- The Washington Times - Wednesday, September 19, 2001

Stocks fell sharply as trading reopened this week. That was to be expected. The classic pattern in nearly all American traumas is for markets to drop swiftly, continue to fall for a while, then recover powerfully.
For example, the Dow Jones Industrial Average fell 2.9 percent on the first trading day after the attack on Pearl Harbor on Dec. 7, 1941, and another 11 percent over the next four months. But the Dow returned 20 percent in 1942 and then doubled over the next three years. Similarly, stocks dropped 14 percent in the two months after the Aug. 2, 1990, Iraqi invasion of Kuwait, then rallied 31 percent in 1991.
Just as during the Persian Gulf crisis, last week's attacks will almost certainly lead to a drop in consumer confidence and a rise in oil prices, throwing the economy into recession. But, in the longer term, the terrorist war on America is leading to important policy changes that should have happened earlier changes that set the stage for a major economic recovery, perhaps as early as the end of this year.
The changes:
Fiscal: Congress quickly voted to increase federal spending by $40 billion, mainly for reconstruction and defense. It's about time. Both parties were prattling about lockboxes and austerity at a time when the economy had slowed significantly. Washington will take in $158 billion more than it spends this year, a huge surplus at a time when nearly all economists liberal and conservative agree that, to ignite the economy, we need either further tax cuts or more spending. We're getting the spending. Tax cuts that were already voted are in the pipeline, and we could get business cuts as well.

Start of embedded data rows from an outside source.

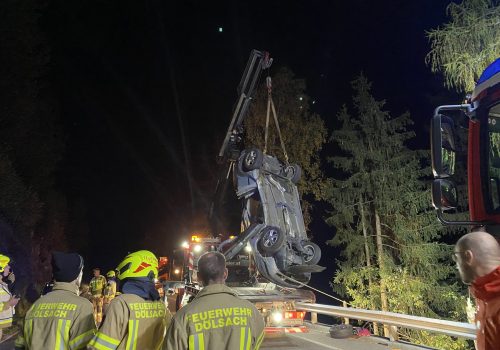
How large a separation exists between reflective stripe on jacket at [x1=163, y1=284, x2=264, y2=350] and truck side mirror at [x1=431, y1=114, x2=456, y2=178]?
2428 millimetres

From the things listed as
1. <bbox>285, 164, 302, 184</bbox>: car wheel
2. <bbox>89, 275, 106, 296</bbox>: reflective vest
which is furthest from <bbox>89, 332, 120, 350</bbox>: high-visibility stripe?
<bbox>89, 275, 106, 296</bbox>: reflective vest

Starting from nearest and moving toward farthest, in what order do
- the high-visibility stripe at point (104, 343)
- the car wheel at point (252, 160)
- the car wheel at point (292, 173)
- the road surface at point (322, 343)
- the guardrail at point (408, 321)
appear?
the high-visibility stripe at point (104, 343) < the guardrail at point (408, 321) < the road surface at point (322, 343) < the car wheel at point (252, 160) < the car wheel at point (292, 173)

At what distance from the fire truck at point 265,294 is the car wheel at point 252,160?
1.67m

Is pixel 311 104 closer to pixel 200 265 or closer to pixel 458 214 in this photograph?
pixel 458 214

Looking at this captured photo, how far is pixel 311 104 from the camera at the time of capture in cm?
2045

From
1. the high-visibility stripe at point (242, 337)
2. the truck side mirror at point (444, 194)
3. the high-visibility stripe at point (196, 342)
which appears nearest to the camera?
the high-visibility stripe at point (196, 342)

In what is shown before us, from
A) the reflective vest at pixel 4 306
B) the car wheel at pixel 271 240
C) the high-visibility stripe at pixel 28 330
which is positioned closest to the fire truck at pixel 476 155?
the high-visibility stripe at pixel 28 330

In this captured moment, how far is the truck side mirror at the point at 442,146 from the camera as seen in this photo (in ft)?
13.6

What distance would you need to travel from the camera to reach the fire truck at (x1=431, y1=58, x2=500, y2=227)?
13.5ft

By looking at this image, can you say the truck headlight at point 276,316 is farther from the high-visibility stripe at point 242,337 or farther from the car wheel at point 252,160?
the high-visibility stripe at point 242,337

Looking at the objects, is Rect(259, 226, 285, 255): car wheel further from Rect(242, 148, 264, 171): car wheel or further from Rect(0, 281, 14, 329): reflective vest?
Rect(0, 281, 14, 329): reflective vest

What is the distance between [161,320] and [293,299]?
5.51m

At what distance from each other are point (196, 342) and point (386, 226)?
686 inches

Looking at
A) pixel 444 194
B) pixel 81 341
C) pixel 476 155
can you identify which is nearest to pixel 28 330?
pixel 81 341
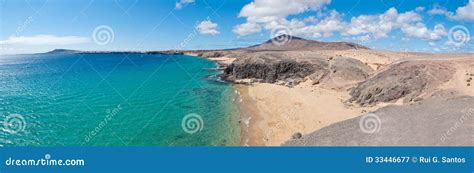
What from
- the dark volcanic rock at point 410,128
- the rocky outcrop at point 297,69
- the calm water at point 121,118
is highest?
the rocky outcrop at point 297,69

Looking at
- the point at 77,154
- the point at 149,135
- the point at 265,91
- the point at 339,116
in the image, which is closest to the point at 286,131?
the point at 339,116

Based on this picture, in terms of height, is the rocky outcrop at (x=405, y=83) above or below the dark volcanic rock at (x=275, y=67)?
below

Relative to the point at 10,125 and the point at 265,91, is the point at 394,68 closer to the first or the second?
the point at 265,91

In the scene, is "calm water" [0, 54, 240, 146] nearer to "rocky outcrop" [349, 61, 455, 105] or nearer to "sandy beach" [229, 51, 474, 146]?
"sandy beach" [229, 51, 474, 146]

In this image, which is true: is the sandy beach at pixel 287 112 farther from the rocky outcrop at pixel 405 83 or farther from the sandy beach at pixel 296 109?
the rocky outcrop at pixel 405 83

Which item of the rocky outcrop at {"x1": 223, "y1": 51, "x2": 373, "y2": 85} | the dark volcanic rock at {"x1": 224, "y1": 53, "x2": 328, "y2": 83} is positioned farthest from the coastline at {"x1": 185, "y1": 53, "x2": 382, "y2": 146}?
the dark volcanic rock at {"x1": 224, "y1": 53, "x2": 328, "y2": 83}

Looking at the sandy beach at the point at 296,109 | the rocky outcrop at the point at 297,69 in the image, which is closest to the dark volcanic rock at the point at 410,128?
the sandy beach at the point at 296,109

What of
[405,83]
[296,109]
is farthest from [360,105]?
[296,109]

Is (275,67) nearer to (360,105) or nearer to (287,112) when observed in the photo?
(287,112)
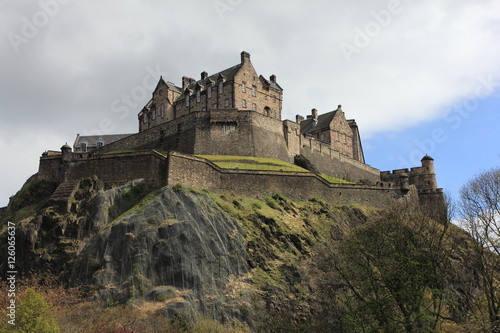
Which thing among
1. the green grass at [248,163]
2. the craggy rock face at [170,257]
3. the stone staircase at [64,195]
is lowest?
the craggy rock face at [170,257]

Monetary: The world's central banks are doing the right thing, adding liquidity (that is, cash) to the system to ensure that financial institutions have the resources to keep shaken businesses alive. Both the Federal Reserve and the European Central Bank cut short-term rates on Monday. Again, it's about time. The Fed helped precipitate the slowdown of the past year by its reluctance to cut rates in fall 2000; it's been playing catch-up ever since. Always in this country, lower rates have led to increased economic activity though the lag time is at least six months.
Energy: The attacks will almost certainly lead to a new, more sensible energy policy. With our enemy centered in the Middle East, that area's oil reserves are no longer a stable source of supply for the United States if they ever were. The case for energy independence could not be clearer. To improve this country's security, we will have to expand areas for drilling and commit more research dollars, public and private, to develop new energy sources, or make current ones like nuclear and coal cleaner and safer. The United States is the Saudi Arabia of coal, and we are foolish to ignore such a vast supply of energy.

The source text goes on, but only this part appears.